Quand nous fûmes en pleine campagne, protégés par la nuit, et avec
la joie dans le coeur, nous pleurions, Dumont et moi, sans pouvoir
nous rien dire. Mais bientôt ce brave homme, rompant le silence et
me parlant à demi-voix, m'exprima des sentiments dont je fus
touchée, bien que j'eusse préféré marcher vite et ne pas trop
m'émouvoir, pour avoir bien ma présence d'esprit.
-- Nanon, me disait-il, nous sommes bénis de Dieu, cela est bien
sûr; mais c'est à cause de toi qui as un si grand coeur et un
courage d'homme. Pour moi je ne vaux rien, et j'ai mille fois
mérité l'échafaud! Quand je pense qu'au lieu d'économiser et de
pouvoir laisser une petite rente à mon pauvre enfant (il parlait
d'Émilien), je me suis comporté comme une brute, buvant tout, oui
tout! Ah! je suis comme ce prêtre, je suis dégoûté de la vie, et
je ne veux plus que tu me parles, si je recommence à m'enivrer.
-- Vous ne devez pas craindre cela, lui répondis-je. Vous êtes
guéri, car c'était comme une maladie, et c'est votre bon coeur qui
vous l'a fait surmonter. Vous avez été mis à l'épreuve, car, pour
avoir la confiance de ce geôlier, vous avez été forcé de trinquer
souvent et avez si bien veillé sur vous-même, que vous l'avez
souvent grisé sans jamais perdre la raison.
-- Ah! c'était difficile, oui, je n'ai jamais rien fait de si
difficile et je ne m'en serais jamais cru capable! mais ça
n'empêche pas le passé et je crois bien que j'aurai beau faire, je
n'en serai pas moins damné... Oui, Nanon, damné comme un chien!
-- Pourquoi voulez-vous que les chiens soient damnés? lui dis-je en
souriant: ils ne font rien de mal. Mais ne vous mettez pas de
pareilles idées dans la tête, et marchons plus vite, père Dumont;
la voiture de M. Costejoux va plus vite que nous et il nous faut
être au rendez-vous à onze heures.
-- Oui, oui, répondit-il, marchons vite. Ça n'empêche pas de
causer. Je peux bien t'ouvrir mon coeur. Qu'est-ce qui peut
empêcher un honnête homme d'ouvrir son coeur? Voyons! Est-ce que
je dis des choses déraisonnables? J'ai été un ivrogne, je mérite
une punition.
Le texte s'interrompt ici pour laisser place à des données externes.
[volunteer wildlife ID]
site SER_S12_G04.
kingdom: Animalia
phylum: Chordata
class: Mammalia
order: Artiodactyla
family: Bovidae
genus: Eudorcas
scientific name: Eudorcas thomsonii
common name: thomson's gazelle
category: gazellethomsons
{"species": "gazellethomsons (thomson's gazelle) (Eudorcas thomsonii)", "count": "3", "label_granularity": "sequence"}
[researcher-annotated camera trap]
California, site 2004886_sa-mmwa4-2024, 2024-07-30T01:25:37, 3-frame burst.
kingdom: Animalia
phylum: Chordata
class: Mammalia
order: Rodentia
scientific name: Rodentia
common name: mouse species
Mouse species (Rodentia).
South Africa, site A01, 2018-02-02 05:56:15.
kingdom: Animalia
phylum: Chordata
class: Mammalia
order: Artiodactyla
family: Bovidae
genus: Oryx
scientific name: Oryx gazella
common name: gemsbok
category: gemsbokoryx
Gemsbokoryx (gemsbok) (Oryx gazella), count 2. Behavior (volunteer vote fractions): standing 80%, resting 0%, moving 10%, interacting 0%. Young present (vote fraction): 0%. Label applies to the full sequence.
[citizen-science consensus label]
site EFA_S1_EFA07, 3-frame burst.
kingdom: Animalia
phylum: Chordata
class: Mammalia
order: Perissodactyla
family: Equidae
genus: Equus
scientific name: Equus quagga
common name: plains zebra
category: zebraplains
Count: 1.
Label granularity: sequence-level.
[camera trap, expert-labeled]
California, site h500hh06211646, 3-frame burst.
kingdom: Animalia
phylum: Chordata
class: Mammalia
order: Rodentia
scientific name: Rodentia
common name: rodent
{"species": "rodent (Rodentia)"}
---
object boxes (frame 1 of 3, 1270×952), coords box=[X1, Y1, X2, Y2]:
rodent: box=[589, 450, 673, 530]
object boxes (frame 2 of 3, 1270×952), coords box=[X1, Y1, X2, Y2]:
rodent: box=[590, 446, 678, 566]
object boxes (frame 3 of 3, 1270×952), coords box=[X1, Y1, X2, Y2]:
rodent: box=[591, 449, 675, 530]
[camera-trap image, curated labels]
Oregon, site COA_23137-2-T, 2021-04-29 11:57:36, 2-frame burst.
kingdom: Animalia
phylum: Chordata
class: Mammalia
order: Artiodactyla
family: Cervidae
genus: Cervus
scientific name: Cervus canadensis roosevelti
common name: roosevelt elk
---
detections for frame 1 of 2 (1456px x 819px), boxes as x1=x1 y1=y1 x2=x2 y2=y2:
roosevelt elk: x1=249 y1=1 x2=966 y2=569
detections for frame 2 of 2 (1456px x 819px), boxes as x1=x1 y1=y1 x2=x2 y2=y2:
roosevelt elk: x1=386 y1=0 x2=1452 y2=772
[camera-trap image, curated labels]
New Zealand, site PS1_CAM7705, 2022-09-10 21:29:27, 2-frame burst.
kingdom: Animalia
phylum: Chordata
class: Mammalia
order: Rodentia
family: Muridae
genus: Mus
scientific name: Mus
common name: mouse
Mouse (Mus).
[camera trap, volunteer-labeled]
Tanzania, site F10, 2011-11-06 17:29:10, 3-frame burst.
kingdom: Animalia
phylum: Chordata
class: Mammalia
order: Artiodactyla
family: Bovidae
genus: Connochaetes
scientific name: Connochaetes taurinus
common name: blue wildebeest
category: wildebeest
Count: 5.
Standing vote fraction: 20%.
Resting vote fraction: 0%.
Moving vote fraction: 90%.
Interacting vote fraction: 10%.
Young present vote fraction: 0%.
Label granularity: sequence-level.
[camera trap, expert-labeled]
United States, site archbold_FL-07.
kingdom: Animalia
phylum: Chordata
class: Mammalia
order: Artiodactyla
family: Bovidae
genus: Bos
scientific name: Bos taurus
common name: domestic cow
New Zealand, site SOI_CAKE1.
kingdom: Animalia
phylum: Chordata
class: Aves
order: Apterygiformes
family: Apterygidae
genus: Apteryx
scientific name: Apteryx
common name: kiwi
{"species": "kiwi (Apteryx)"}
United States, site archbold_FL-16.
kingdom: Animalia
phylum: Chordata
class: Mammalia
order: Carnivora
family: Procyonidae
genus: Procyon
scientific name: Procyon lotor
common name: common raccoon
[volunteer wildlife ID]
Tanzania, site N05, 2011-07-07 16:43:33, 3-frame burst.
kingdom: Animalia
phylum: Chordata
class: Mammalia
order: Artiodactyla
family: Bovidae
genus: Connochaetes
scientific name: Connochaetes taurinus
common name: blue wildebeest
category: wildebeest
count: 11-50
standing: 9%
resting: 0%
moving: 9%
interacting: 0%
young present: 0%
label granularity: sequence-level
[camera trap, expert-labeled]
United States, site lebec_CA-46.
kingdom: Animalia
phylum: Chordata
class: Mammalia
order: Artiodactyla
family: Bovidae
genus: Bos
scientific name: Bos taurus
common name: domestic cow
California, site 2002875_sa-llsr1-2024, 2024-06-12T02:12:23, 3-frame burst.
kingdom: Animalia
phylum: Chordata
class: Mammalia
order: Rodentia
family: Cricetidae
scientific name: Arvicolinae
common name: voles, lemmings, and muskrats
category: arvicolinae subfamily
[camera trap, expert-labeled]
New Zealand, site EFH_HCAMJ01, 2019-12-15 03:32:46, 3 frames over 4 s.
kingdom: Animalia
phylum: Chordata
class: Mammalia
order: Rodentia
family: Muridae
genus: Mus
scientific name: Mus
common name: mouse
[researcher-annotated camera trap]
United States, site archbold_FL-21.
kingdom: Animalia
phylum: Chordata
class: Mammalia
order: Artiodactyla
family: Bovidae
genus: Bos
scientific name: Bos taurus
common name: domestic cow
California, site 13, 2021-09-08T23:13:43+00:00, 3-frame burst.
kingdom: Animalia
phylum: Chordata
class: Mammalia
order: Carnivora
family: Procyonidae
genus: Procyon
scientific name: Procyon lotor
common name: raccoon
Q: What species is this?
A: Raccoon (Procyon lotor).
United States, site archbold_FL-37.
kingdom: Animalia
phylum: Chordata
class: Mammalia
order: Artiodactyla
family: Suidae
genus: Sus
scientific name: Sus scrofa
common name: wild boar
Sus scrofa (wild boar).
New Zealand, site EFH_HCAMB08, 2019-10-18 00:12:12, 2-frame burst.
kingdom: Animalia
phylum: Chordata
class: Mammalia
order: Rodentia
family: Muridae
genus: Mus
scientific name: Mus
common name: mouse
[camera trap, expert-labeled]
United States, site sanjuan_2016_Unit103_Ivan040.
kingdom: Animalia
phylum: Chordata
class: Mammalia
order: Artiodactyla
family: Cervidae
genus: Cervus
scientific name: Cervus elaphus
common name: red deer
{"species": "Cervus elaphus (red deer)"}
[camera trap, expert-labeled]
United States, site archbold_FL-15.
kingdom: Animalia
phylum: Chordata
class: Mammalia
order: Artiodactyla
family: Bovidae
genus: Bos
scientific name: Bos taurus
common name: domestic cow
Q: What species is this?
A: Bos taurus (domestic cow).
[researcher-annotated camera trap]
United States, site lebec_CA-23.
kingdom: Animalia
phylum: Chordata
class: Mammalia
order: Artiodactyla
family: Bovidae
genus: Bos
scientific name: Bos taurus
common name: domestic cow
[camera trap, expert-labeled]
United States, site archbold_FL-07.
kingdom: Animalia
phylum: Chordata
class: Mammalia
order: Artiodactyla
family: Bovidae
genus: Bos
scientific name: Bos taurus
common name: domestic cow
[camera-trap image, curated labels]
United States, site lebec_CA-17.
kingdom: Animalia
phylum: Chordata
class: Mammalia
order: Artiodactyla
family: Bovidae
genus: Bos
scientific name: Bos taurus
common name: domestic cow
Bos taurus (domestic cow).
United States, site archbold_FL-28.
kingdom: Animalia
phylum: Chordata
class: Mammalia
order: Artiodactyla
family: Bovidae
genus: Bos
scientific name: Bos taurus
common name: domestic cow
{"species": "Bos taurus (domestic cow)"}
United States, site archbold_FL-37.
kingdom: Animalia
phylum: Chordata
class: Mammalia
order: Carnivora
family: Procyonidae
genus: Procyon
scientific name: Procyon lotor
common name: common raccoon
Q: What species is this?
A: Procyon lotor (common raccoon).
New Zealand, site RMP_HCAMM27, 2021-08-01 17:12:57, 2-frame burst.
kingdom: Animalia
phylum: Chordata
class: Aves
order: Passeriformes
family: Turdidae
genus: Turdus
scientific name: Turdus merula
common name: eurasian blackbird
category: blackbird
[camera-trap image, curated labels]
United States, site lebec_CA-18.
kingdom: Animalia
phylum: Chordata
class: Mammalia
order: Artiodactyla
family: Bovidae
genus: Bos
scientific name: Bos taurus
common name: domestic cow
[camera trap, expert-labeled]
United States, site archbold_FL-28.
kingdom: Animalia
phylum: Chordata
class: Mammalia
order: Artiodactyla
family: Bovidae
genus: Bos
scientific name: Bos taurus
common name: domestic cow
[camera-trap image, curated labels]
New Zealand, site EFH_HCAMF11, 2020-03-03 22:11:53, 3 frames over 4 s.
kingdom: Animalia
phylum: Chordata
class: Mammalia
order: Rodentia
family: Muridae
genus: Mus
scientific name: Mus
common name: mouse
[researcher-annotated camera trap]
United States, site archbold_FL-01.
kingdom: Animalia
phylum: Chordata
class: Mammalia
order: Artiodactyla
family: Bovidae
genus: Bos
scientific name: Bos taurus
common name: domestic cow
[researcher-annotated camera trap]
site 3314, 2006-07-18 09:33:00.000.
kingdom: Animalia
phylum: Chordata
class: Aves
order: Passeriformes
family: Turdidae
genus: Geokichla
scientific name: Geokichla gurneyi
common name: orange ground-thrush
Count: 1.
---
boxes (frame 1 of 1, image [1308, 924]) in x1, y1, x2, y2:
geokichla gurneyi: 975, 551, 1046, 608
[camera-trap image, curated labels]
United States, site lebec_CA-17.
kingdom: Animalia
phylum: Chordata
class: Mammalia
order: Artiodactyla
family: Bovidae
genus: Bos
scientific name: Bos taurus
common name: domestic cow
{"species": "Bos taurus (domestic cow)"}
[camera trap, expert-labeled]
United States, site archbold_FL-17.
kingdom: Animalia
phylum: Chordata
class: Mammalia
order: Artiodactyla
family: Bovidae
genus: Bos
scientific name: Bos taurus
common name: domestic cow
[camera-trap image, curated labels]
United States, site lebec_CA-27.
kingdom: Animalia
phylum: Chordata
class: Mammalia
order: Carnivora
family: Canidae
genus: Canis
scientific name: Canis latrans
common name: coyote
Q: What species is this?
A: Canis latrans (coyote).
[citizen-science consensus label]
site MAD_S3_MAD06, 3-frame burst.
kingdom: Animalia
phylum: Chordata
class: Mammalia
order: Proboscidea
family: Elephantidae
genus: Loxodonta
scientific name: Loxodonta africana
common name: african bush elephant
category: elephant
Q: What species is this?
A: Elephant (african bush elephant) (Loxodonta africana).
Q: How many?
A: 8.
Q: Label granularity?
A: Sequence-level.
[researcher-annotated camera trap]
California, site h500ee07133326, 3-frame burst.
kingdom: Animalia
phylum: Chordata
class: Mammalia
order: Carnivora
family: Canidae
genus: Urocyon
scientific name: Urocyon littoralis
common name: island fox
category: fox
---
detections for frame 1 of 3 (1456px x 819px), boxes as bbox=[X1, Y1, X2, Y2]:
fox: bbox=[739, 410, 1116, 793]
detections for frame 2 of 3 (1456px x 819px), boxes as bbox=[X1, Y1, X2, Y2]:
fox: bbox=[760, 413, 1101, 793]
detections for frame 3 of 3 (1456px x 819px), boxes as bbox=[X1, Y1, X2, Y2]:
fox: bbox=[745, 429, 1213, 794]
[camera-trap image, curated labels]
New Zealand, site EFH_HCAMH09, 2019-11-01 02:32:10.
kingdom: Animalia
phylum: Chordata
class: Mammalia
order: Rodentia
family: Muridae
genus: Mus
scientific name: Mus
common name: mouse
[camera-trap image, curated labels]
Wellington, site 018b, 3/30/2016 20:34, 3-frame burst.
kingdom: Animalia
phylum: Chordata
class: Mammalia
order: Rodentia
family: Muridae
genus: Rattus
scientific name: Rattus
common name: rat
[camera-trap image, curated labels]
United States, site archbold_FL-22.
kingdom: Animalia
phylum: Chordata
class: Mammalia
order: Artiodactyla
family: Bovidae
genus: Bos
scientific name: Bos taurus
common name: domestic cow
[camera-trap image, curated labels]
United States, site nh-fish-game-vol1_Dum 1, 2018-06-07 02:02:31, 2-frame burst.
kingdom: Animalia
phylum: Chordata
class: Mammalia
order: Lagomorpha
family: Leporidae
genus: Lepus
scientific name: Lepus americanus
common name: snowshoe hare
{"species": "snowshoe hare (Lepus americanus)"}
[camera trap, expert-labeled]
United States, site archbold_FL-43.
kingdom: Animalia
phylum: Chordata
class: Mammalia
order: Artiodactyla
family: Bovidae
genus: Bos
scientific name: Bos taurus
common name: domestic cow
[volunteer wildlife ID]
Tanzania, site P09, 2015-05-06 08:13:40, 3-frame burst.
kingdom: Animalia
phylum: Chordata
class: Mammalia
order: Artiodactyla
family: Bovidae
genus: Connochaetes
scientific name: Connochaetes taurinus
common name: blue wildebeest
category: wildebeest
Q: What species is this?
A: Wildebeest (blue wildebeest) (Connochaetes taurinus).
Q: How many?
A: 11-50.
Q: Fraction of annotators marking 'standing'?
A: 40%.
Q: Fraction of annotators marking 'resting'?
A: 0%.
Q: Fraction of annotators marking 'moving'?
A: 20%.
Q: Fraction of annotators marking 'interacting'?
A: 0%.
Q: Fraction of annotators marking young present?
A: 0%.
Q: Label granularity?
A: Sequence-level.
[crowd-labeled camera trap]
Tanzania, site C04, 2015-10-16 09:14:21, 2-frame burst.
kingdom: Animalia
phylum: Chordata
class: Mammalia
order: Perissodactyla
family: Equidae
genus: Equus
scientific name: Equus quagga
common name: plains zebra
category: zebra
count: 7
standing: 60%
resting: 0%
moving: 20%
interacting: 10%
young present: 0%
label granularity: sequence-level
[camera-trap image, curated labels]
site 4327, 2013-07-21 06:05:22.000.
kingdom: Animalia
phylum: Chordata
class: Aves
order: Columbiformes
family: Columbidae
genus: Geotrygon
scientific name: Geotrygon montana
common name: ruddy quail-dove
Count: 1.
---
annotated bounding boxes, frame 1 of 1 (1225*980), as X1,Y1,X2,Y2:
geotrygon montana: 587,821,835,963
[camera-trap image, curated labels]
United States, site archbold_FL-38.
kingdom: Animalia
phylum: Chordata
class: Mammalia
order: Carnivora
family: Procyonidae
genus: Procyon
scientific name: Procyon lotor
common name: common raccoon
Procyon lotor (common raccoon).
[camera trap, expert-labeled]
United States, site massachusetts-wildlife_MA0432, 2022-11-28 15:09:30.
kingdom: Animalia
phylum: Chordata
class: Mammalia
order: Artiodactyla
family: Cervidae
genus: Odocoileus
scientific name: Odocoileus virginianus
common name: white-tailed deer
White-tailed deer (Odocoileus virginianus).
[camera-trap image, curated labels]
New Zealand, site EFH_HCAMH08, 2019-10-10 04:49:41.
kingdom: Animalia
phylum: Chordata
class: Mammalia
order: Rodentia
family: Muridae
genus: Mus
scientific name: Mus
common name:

J'ai été averti, j'ai fait une chute de trente
pieds, et, quand je me suis vu au fond... tout au fond du trou,
comme ça, vois-tu...
Et il voulut s'arrêter pour me montrer, pour la centième fois,
dans quelle position il était tombé, une nuit qu'il avait failli
se tuer en rentrant ivre au moutier.
-- Allons donc! lui dis-je; allez-vous nous retarder pour me dire
ce que je sais?
-- Retarder? ... Ah! oui, retarder! voilà que tu m'accuses, toi
aussi, de ne pas savoir ce que je fais. Tout le monde me méprise!
je l'ai mérité, et je me méprise moi-même! Pauvre enfant! est-ce
assez malheureux pour toi de voyager avec un gueux, un
misérable... Car je suis un gueux, tu auras beau dire... Si
j'avais un peu de coeur, je me serais déjà tué... un chien, quoi!
Tiens, quitte-moi, il faut m'abandonner, là, dans un fossé... Je
sais ce que je dis, je ne suis pas ivre, c'est le chagrin! -- un
fossé! c'est bon pour moi. Laisse-moi tranquille, je veux mourir
là! ...
Il n'y avait plus à en douter. Ce pauvre homme, qui avait si
longtemps résisté à la tentation, venait d'échouer au port. Il
avait succombé en faisant ses adieux au père Mouton: il était
ivre!
En toute autre circonstance, j'en aurais bien pris mon parti.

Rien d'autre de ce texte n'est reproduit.